▶ Provided records:
^^^^^^^^
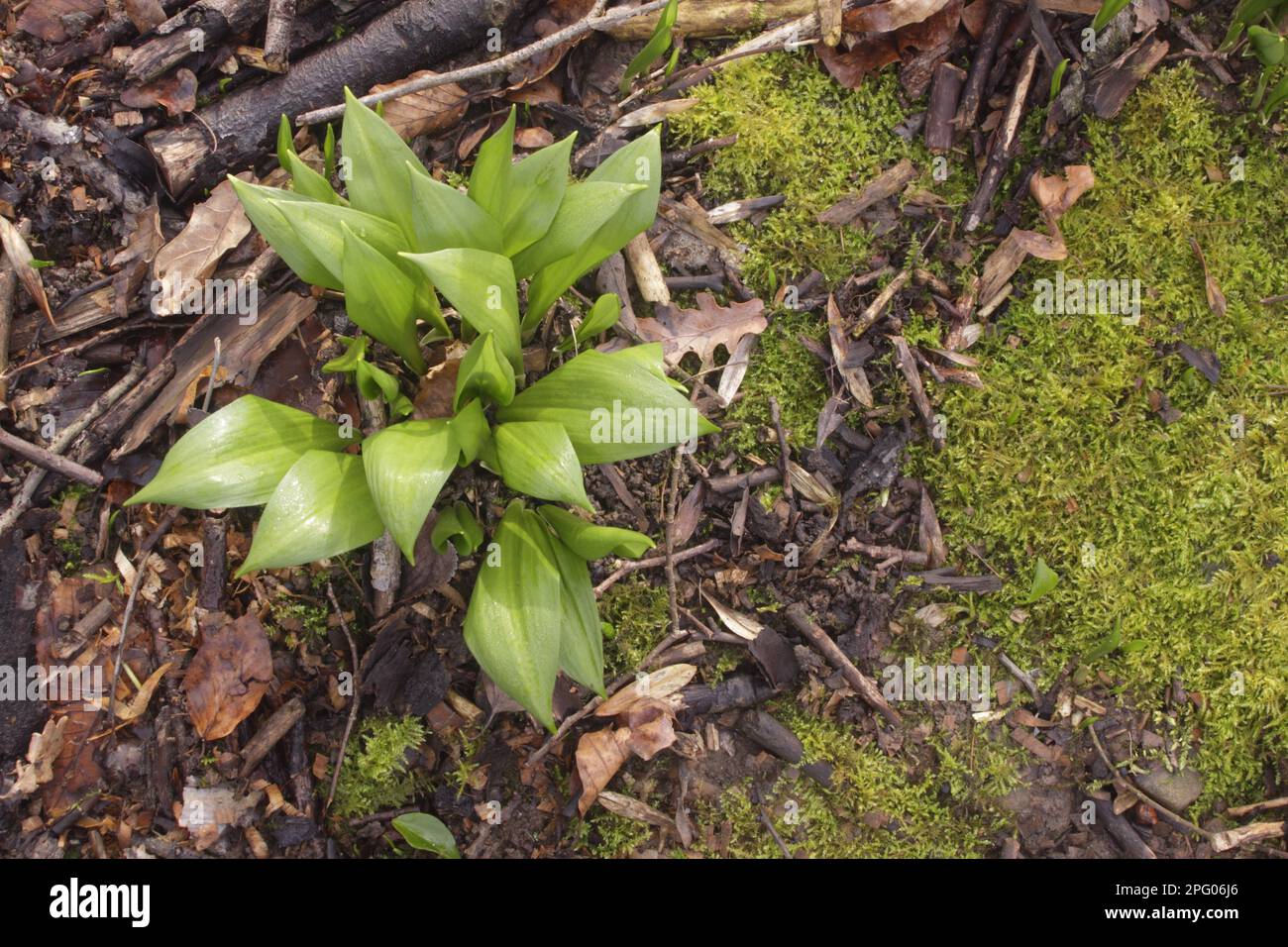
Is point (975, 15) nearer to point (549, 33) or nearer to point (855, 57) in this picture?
point (855, 57)

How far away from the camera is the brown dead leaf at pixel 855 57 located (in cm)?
307

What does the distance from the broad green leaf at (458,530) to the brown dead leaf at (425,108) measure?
4.31 feet

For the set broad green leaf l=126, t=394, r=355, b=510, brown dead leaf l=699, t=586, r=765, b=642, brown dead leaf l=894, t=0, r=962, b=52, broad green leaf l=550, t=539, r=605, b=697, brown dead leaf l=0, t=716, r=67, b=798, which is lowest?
brown dead leaf l=0, t=716, r=67, b=798

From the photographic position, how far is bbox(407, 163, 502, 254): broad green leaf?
87.1 inches

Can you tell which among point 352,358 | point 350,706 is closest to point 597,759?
point 350,706

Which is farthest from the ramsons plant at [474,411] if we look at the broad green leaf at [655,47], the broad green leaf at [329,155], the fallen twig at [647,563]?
the broad green leaf at [655,47]

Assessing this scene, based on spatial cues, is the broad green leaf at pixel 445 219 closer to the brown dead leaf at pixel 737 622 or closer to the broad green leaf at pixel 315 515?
the broad green leaf at pixel 315 515

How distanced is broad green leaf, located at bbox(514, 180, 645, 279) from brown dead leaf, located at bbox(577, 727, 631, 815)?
58.3 inches

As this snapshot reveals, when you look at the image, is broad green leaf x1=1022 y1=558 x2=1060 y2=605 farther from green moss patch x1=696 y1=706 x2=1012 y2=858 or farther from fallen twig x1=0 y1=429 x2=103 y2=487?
fallen twig x1=0 y1=429 x2=103 y2=487

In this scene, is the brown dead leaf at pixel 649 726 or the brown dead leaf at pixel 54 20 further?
the brown dead leaf at pixel 54 20

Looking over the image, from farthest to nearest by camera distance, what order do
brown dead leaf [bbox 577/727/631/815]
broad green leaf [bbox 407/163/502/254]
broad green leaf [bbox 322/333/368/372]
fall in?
brown dead leaf [bbox 577/727/631/815] < broad green leaf [bbox 322/333/368/372] < broad green leaf [bbox 407/163/502/254]

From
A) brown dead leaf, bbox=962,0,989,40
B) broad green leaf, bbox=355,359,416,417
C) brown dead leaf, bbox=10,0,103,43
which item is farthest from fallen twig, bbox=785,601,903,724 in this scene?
brown dead leaf, bbox=10,0,103,43
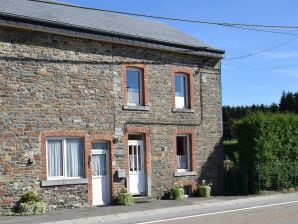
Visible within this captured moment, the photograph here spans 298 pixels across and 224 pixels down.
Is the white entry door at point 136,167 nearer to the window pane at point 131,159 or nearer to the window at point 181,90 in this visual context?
the window pane at point 131,159

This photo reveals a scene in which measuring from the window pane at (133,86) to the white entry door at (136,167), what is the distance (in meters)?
1.66

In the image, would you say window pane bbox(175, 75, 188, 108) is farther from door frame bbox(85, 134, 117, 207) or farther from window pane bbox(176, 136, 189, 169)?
door frame bbox(85, 134, 117, 207)

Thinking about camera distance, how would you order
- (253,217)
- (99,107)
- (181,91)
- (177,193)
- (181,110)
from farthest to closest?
(181,91) → (181,110) → (177,193) → (99,107) → (253,217)

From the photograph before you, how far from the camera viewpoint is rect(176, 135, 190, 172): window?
76.0 feet

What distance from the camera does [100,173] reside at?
20438 millimetres

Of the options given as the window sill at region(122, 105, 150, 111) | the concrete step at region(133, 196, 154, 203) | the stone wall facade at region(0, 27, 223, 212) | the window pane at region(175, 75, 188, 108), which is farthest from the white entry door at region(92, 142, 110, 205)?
the window pane at region(175, 75, 188, 108)

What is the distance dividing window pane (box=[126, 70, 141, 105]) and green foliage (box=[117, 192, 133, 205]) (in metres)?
3.71

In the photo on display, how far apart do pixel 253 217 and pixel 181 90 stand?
9.82m

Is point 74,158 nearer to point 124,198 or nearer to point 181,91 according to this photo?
point 124,198

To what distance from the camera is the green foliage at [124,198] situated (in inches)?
789

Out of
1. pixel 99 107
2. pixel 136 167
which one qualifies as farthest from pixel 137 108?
pixel 136 167

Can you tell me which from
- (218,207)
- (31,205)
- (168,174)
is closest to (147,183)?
(168,174)

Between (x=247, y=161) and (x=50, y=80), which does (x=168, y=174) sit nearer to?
(x=247, y=161)

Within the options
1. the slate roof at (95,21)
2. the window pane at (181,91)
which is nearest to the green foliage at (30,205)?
the slate roof at (95,21)
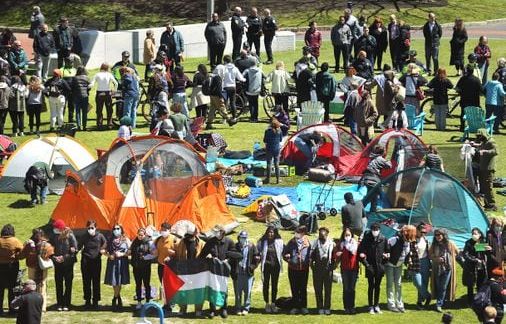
^^^^^^^^
Copy the listing above word for word, from the line containing "From the photograph before" through the end of the listing, including both ends. Leave the pictures out.

▶ Answer to the task:
From the photograph before you, how far from the camera viewpoint is rect(176, 135, 190, 172): window?
76.0 feet

What distance from the camera does [100,173] reside at?
20438 millimetres

Of the options given as the window sill at region(122, 105, 150, 111) | the concrete step at region(133, 196, 154, 203) | the stone wall facade at region(0, 27, 223, 212) | the window pane at region(175, 75, 188, 108), which is farthest from the white entry door at region(92, 142, 110, 205)?
the window pane at region(175, 75, 188, 108)

What is the distance dividing window pane (box=[126, 70, 141, 105]) and green foliage (box=[117, 192, 133, 205]) (in metres)?
3.71

In the photo on display, how far apart do pixel 253 217 and pixel 181 90 stand?
9.82m

Is point 74,158 nearer to point 124,198 or nearer to point 181,91 according to this photo?
point 124,198

To what distance from the camera is the green foliage at [124,198] situated (in inches)?
789

Out of
1. pixel 99 107
2. pixel 136 167
which one qualifies as farthest from pixel 137 108?
pixel 136 167

Can you tell me which from
- (218,207)
- (31,205)
- (168,174)
is closest to (147,183)?
(168,174)

Between (x=247, y=161) and (x=50, y=80), which does (x=168, y=174) sit nearer to?
(x=247, y=161)

Within the options
1. the slate roof at (95,21)
2. the window pane at (181,91)
which is nearest to the green foliage at (30,205)?
the slate roof at (95,21)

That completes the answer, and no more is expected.